From the UK Daily Mail. (H/T Dina)

Excerpt:

According to the Office of National Statistics, a typical working mother spends as little as  19 minutes a day with her children; working fathers even less.

Time-neglect is what child psychologists call it, and they are studying its effect in middle-class families with increasing concern.

‘We are seeing some of the most privileged and yet in some ways the most neglected children in history,’ says child psychologist Dr Richard House, from the University of Roehampton.

We have some of the longest working hours in Europe and the recession is piling pressure on parents to be the last to leave the office. The guilt parents feel about this has consequences for when they are with their children.

‘Parents are reluctant to say “No” when they need to. They try to compensate by lavishing gifts on them. Neither is good for children’s well-being and healthy development,’ says Dr House.

His warnings follow a Unicef report that admonished British parents for trapping their children in a ‘cycle of compulsive consumerism’ by showering them with toys and designer labels rather than time.

[…]Unicef’s research also shows that what children actually want is more stable family time, as do many of the parents struggling to provide for them.

More than two-thirds of mothers work, and no one would want to see the progress women have made in the workplace reversed.

No one except the husbands and the children, but who cares about them?

More:

Historian Rebecca Fraser, mother of three daughters and author of A People’s History Of Britain, says that while nostalgia for the Fifties is understandable, the progress of women in education makes a return to that model unlikely.

‘In 1951, only one quarter of the tiny British student population (5 per cent of adults) were women, while in 2011 more than half the student population are female,’ she says.

‘With so many attending university, it is probably inevitable that most women are going to continue to want a career.’

[…]Child-care experts warn that time-neglect by high-achievers  can have serious consequences on their children.

Professor Suniya Luthar, a world expert in the welfare of children from affluent homes, has just completed research that shows the numbers of teenagers with significant mental health issues can be up to three times higher among those from high-achieving and prosperous families.

‘Traditionally, the view is that these children have it all, but the pressures on them are immense,’ says Professor Luthar.

‘The solution for any parent is to spend time with them.’

They also need clear boundaries, she says, something that ‘uber-working’ parents often are less able to enforce.

Every decision a woman makes has to be based on the plan for a marriage, family and children.
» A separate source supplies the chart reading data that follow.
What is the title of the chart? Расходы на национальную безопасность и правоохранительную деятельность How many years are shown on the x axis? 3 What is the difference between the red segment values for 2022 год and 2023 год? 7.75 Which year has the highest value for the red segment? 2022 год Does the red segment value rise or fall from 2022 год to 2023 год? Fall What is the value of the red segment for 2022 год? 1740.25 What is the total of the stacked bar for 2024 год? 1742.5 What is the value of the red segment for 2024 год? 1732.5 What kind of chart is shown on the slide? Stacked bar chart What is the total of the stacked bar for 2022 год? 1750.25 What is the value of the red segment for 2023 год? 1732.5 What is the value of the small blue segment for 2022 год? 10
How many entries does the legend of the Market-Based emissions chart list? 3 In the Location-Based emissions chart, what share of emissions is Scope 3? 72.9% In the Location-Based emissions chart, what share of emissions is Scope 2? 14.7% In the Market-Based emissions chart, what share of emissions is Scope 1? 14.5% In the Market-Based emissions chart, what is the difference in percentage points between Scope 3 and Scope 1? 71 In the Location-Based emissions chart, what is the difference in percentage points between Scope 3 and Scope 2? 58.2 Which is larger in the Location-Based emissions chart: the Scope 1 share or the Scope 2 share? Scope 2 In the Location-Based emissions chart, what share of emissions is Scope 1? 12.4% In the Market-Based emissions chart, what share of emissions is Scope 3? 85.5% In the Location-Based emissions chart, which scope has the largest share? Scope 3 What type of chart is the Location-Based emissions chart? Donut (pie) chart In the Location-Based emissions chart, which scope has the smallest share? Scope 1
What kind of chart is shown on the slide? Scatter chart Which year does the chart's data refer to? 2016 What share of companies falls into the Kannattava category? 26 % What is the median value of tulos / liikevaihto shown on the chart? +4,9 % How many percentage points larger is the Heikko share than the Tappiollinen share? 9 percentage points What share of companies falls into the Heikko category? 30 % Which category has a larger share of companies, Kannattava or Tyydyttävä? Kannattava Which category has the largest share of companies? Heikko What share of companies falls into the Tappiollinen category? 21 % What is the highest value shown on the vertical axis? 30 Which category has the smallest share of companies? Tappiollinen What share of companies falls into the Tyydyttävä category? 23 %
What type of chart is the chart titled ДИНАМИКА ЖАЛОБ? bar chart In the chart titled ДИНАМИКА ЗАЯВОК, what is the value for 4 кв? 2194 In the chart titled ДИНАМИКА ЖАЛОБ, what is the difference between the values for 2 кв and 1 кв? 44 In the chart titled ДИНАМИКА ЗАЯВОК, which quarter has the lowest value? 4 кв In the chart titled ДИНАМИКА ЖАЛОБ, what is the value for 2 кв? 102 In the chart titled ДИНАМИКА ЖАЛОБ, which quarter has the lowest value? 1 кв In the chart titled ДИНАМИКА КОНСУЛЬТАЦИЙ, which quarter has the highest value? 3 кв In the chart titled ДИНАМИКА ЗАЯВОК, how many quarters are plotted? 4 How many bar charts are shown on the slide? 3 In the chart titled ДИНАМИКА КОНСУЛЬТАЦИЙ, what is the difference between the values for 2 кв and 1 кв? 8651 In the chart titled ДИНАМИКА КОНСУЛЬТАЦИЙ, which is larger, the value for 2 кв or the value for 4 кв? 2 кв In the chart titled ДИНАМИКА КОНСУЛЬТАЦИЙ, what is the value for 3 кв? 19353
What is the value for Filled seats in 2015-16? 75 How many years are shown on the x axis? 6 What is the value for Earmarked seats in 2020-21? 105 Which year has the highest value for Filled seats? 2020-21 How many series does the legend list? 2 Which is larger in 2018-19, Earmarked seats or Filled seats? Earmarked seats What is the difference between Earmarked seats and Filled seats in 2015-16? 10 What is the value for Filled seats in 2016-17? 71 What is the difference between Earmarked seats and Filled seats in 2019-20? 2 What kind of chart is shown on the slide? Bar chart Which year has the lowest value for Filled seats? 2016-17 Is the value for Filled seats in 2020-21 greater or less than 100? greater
Ideologies like feminism and socialism are incompatible with marriage and family. What is the use of a woman crying crocodile tears over her voluntary neglect of her own children when every decision she made prior to marriage and after marriage is based on an anti-family, pro-government worldview?

When a woman votes for government to tax her future family, regulate her husband’s employer, and restrict the family to purchasing  government services only (day care, public schools), then she must not complain when she is forced into the workplace and her child is handed to strangers to raise. That is the end result of being taken in by fashionable ideologies. When you oppose low taxes and small government, you oppose keeping money in the family. And that means that the wife will work, and the children will be raised by strangers. Women who vote for socialism, environmentalism, feminism, etc. are forcing themselves away from their future children.

Think before you act – don’t act on feelings and intuitions. If you want a marriage and a family, then vote accordingly.